Revenue raised from 3G auction may be benchmark; Decision on the penalty amount after conducting a field survey on the rollout.

Department of Telecommunications working on formula for non-rollout penalty

The department of Telecommunications (DoT) is working overtime on a formula to fix the financial penalty to be imposed on those telecom licencees which have failed to comply with the rollout obligation norms set by the government.

Even as the Telecom Regulatory Authority of India (Trai) had recently written to the DoT secretary R Chandrasekhar recommending cancellation of 69 2G telecom licences granted in 2007-2008, the government is looking at the option of imposing a financial penalty on the violating licencees now.

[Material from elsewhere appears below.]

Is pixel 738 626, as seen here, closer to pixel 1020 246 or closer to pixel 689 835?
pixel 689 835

Although the Comptroller & Auditor General of India (CAG) and the Opposition parties have benchmarked the revenue raised from the recent 3G auction to determine the loss caused to the National Exchequer from the 2G spectrum allocation in 2007-2008, sources indicated that financial penalty for failing to meet the rollout target would be much lower than the 3G mark, sources added. DoT will take a decision on the penalty amount after conducting a field survey on who has rolled out in real terms and how much.

It is learnt that some of the telcos, which show rollout compliance, have very few cell towers in many circles. But, DoT is taking a serious note of such instances, especially in ‘obligatory’ circles like Jammu & Kashmir, and North-East. Along with lucrative circles like Delhi and Mumbai, telcos must have significant rollout in places like J&K and North-East.

According to the DoT licensing guidelines, in telecom circles, at least 10% of the District Headquarters (DHQs) should be covered in the first year and 50% of the District Headquarters will be covered within three years of effective date of license. Also, the licensees shall be permitted to cover any other town in a district in lieu of the district headquarters.

Coverage of a DHQ/town would mean that at least 90% of the area bounded by the municipal limits should get the required street as well as in-building coverage. In metros, 90% of the service area shall be covered within one year of the effective date. The district headquarters shall be taken as on the effective date of licence, the guidelines state.

Besides the penalty on operators for failing to meet rollout obligation, the DoT is also looking at an action plan for those with additional spectrum. A source said that one of the options being worked on by the DoT is auction of spectrum for anything beyond 6.2 Mhz.

2G spectrum was given out on ‘first-come-first-serve’ basis to several companies in 2007-08 rather than taking the auction route. The Comptroller & Auditor General of India (CAG) pegged the loss to the Exchequer at Rs1.76 lakh crore for giving away scarce spectrum at a throwaway price of Rs1,651 crore for pan-India 2G licence. Last week, A Raja was forced to resign as the telecom and IT minister over the 2G spectrum controversy.

Those identified by the regulator for scrapping of licences across several circles include Etisalat DB, Uninor, Sistema-Shyam, Videocon, Loop Telecom and Aircel.